De plus, même avec des investissements très importants, la technologie ne sera disponible à grande échelle, au plus tôt, qu’en 2030. Au vu de l’urgence environnementale à laquelle nous devons faire face, nous ne pouvons pas nous permettre de tergiverser encore pendant près de vingt ans, période durant laquelle les sommes consacrées au captage et au stockage du carbone réduiront d’autant les investissements pour des solutions durables aux changements climatiques.

Le développement d’une filière de captage et de stockage du carbone risque ainsi de ralentir la transition énergétique que nous devons mener, en confortant l’utilisation des énergies carbonées.

En réalité, les véritables solutions pour limiter les conséquences des changements climatiques sont l’efficacité énergétique et les énergies renouvelables.

Il est possible de réduire de manière importante la demande énergétique par le biais de mesures d’économies drastiques de notre consommation d’énergie.

En outre, les potentialités des énergies renouvelables, comme le vent, les marées, la biomasse ou encore l’énergie solaire, sont loin d’avoir été pleinement exploitées à ce jour.

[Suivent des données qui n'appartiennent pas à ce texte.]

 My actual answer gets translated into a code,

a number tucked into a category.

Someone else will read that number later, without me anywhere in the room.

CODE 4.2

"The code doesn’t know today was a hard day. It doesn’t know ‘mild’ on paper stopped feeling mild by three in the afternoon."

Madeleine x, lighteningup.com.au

Vous l’aurez compris, les écologistes sont réservés quant à l’idée d’investir massivement dans une telle technologie au détriment – compte tenu du contexte budgétaire, le problème se pose en ces termes – d’une véritable lutte contre l’accroissement des émissions de CO2 résultant de l’activité humaine.

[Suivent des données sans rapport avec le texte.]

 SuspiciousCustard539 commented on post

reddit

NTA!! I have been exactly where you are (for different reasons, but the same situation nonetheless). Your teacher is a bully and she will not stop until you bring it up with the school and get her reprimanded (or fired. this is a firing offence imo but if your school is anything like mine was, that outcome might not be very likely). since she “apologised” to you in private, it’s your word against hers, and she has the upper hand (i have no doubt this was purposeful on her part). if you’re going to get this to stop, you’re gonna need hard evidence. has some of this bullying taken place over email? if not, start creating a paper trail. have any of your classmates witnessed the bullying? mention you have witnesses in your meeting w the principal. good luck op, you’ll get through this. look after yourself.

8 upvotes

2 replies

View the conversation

Aussi, et je tiens à le rappeler, si les écologistes ne sont pas hostiles au développement d’une recherche technologique permettant d’atténuer les effets des énergies carbonées, notre préférence va très nettement à une action réduisant celles-ci en amont, plutôt qu’à une action visant à en limiter les conséquences a posteriori. Si j’étais facétieux, je dirais qu’il ne faudrait pas qu’OSPAR devienne « OSCOUR » ! C’est la raison pour laquelle le groupe écologiste s’abstiendra sur ce texte.